[Task] Show every line in the rows below that contains the word "police", treating uppercase and lowercase letters as different.

[Material for this task]
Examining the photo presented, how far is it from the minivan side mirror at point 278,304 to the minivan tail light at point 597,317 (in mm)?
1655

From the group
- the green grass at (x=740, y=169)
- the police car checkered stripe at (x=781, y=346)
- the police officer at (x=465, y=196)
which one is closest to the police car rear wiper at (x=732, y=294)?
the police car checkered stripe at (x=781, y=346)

---

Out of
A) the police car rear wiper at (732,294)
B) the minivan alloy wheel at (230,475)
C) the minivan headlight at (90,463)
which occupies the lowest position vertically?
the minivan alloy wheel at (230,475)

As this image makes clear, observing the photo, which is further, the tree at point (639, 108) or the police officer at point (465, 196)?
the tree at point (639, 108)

[Response]
- the police car checkered stripe at (x=781, y=346)
- the police officer at (x=465, y=196)
which one is closest to the police car rear wiper at (x=732, y=294)?
the police car checkered stripe at (x=781, y=346)
A) the police car rear wiper at (732,294)
As this image makes clear, observing the photo, which is further, the tree at point (639, 108) or the police officer at point (465, 196)?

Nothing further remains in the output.